▶ EXTRACTED MATERIAL:
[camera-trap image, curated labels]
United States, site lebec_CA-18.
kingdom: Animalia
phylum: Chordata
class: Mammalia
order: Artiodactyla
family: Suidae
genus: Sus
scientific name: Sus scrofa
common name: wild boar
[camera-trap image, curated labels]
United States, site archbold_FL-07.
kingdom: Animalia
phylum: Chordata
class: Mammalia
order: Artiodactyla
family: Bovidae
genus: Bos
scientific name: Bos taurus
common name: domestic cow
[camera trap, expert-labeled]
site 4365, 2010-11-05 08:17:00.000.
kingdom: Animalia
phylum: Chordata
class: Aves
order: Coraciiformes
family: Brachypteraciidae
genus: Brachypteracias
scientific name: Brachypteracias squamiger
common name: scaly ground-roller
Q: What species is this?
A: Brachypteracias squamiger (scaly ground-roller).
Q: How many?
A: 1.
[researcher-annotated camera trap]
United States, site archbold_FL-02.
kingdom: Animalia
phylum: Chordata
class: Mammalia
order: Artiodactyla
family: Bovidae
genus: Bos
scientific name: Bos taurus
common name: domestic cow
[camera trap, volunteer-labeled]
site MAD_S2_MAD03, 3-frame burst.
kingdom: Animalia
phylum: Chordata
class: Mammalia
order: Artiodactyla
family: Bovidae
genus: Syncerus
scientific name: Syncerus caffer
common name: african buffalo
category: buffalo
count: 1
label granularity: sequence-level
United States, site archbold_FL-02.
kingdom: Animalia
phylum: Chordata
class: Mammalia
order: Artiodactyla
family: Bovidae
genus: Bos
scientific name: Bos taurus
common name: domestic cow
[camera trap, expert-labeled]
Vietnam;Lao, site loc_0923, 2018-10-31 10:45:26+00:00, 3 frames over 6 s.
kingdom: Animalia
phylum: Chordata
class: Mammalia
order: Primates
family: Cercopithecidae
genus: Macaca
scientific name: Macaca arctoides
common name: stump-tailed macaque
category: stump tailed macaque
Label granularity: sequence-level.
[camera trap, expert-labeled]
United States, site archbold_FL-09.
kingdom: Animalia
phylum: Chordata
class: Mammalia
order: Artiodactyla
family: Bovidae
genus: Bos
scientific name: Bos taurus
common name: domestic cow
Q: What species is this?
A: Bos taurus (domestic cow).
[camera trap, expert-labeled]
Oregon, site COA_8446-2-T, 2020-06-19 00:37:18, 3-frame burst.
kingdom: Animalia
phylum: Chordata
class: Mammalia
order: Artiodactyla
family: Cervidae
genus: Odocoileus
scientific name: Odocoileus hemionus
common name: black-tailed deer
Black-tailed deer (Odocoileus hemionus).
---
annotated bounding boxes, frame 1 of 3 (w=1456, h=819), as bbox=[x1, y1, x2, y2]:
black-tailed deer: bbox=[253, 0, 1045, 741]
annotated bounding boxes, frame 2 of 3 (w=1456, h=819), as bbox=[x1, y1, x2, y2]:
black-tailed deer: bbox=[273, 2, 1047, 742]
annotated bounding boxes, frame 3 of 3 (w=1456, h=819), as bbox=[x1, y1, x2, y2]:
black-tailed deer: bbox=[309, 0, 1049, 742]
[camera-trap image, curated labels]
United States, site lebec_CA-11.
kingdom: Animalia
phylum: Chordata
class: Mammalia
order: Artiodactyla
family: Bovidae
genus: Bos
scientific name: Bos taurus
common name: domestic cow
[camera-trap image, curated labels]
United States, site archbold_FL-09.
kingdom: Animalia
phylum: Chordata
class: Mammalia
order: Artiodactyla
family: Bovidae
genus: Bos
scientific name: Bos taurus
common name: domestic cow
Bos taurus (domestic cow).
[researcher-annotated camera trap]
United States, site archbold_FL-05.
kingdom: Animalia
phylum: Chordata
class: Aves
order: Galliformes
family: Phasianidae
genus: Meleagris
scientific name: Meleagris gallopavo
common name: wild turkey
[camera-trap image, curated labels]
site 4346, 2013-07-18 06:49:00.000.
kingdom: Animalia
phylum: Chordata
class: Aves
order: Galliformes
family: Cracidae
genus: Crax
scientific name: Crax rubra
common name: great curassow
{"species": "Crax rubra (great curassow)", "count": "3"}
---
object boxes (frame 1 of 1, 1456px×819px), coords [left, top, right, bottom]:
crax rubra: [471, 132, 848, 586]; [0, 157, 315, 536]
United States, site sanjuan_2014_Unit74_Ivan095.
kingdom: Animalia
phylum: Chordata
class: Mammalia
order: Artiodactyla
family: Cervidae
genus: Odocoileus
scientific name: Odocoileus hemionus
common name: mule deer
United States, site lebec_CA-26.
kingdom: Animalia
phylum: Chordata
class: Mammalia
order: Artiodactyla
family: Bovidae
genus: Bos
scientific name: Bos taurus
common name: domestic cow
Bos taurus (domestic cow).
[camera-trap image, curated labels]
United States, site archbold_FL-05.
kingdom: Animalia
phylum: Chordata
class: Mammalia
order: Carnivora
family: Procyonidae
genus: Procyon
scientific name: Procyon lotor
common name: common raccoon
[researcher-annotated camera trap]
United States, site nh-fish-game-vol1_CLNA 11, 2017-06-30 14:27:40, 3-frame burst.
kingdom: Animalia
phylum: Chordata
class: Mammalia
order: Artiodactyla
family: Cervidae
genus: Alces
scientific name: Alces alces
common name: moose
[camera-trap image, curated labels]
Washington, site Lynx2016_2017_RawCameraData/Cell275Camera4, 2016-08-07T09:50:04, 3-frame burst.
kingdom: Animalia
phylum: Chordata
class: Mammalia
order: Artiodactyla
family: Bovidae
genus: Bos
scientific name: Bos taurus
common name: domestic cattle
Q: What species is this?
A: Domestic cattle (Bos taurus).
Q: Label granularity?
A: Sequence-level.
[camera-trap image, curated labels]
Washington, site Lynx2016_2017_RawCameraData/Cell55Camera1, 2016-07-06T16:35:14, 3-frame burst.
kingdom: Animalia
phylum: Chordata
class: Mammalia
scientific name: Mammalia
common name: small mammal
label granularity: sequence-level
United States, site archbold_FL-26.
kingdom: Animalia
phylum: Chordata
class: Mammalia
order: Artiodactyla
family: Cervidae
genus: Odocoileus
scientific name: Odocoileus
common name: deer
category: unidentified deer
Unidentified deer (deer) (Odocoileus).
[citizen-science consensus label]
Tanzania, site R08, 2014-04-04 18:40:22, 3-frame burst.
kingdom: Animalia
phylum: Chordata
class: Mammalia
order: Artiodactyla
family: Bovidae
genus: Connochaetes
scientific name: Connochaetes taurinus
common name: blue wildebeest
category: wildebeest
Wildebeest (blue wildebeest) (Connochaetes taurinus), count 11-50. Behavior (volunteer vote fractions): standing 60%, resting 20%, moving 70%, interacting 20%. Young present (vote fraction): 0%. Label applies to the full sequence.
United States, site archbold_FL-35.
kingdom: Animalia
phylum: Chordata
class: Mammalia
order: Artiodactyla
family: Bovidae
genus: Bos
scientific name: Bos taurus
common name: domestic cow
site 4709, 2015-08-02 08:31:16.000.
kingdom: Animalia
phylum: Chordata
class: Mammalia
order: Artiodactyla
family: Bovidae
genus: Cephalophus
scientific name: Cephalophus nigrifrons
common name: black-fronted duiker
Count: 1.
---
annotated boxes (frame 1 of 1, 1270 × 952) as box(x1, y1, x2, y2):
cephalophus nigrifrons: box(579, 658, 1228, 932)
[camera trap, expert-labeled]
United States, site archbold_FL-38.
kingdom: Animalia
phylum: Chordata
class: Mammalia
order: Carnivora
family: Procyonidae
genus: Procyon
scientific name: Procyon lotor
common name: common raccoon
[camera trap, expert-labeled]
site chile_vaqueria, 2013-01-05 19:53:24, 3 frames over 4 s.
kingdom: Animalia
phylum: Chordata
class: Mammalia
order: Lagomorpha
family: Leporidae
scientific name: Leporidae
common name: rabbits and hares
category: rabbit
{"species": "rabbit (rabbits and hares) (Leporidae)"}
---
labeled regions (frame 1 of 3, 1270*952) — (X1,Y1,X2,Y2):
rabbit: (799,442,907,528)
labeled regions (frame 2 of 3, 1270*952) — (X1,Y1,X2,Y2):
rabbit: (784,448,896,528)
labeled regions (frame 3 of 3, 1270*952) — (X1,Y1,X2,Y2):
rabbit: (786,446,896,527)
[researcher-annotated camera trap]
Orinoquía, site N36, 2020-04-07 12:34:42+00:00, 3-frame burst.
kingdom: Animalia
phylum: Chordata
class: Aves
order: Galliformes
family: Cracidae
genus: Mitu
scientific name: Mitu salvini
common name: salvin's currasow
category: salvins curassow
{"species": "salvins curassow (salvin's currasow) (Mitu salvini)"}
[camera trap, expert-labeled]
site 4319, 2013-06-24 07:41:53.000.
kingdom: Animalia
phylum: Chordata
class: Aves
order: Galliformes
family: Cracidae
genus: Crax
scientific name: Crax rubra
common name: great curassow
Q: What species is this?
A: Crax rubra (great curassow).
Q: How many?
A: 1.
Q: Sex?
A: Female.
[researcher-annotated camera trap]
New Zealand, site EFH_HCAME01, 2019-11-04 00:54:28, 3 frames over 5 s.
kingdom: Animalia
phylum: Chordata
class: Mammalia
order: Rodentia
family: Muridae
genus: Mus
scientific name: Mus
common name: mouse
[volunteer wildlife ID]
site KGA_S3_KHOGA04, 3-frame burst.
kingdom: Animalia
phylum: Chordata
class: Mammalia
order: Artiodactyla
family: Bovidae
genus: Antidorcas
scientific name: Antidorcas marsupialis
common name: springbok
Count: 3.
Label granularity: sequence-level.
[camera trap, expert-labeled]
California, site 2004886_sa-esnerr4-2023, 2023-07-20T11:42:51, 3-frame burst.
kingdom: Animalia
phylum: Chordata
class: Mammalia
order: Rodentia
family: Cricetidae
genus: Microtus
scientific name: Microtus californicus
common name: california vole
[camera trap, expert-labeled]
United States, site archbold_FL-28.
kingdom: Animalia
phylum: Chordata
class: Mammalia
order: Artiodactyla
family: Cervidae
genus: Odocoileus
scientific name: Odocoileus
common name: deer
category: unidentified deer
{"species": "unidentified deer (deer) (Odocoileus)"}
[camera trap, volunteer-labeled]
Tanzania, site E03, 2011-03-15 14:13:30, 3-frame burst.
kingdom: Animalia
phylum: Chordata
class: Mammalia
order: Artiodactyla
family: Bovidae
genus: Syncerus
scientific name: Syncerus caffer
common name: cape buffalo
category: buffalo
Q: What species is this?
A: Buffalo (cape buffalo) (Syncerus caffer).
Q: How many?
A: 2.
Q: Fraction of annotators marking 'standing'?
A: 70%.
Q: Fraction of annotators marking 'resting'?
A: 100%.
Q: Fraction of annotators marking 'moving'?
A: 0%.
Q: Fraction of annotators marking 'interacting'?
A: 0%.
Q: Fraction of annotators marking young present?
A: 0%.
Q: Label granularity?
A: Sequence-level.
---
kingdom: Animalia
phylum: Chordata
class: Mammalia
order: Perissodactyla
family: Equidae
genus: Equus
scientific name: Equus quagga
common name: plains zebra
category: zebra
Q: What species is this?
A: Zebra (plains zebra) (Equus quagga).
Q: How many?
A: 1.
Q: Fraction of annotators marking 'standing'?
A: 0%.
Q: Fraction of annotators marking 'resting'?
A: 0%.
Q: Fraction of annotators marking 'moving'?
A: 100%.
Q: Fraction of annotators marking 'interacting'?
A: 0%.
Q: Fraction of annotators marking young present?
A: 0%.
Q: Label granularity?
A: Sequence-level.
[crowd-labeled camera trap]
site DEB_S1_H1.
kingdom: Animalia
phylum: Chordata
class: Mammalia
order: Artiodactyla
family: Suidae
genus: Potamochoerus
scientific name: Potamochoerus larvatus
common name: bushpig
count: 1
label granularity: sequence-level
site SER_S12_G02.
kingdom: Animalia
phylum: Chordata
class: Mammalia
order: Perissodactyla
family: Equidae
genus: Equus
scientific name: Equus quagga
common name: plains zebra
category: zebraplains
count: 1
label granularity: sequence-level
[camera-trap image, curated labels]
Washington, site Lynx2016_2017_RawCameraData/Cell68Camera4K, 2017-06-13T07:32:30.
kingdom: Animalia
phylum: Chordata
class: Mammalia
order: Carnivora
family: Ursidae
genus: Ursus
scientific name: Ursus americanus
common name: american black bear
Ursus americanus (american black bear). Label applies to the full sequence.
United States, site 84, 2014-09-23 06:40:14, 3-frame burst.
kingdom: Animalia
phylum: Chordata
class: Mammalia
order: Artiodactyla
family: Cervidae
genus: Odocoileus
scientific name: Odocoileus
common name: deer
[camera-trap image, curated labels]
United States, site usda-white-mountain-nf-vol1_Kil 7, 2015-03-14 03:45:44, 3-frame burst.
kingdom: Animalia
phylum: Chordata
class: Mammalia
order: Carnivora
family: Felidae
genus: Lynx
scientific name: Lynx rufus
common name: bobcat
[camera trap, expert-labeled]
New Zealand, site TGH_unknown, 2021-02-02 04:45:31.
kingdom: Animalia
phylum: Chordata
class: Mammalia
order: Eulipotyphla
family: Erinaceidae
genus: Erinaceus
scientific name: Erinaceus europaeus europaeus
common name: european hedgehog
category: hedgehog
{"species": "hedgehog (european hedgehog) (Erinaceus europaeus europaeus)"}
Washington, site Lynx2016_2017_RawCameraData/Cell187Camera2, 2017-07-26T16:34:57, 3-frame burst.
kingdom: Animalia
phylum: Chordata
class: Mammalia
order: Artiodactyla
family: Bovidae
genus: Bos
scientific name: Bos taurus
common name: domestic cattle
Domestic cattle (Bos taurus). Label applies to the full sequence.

▶ TASK DESCRIPTION:
Reproduce the entries exactly, but only from their first line to the line holding "common name: african buffalo", with that last line kept.

▶ THE ANSWER:
[camera-trap image, curated labels]
United States, site lebec_CA-18.
kingdom: Animalia
phylum: Chordata
class: Mammalia
order: Artiodactyla
family: Suidae
genus: Sus
scientific name: Sus scrofa
common name: wild boar
[camera-trap image, curated labels]
United States, site archbold_FL-07.
kingdom: Animalia
phylum: Chordata
class: Mammalia
order: Artiodactyla
family: Bovidae
genus: Bos
scientific name: Bos taurus
common name: domestic cow
[camera trap, expert-labeled]
site 4365, 2010-11-05 08:17:00.000.
kingdom: Animalia
phylum: Chordata
class: Aves
order: Coraciiformes
family: Brachypteraciidae
genus: Brachypteracias
scientific name: Brachypteracias squamiger
common name: scaly ground-roller
Q: What species is this?
A: Brachypteracias squamiger (scaly ground-roller).
Q: How many?
A: 1.
[researcher-annotated camera trap]
United States, site archbold_FL-02.
kingdom: Animalia
phylum: Chordata
class: Mammalia
order: Artiodactyla
family: Bovidae
genus: Bos
scientific name: Bos taurus
common name: domestic cow
[camera trap, volunteer-labeled]
site MAD_S2_MAD03, 3-frame burst.
kingdom: Animalia
phylum: Chordata
class: Mammalia
order: Artiodactyla
family: Bovidae
genus: Syncerus
scientific name: Syncerus caffer
common name: african buffalo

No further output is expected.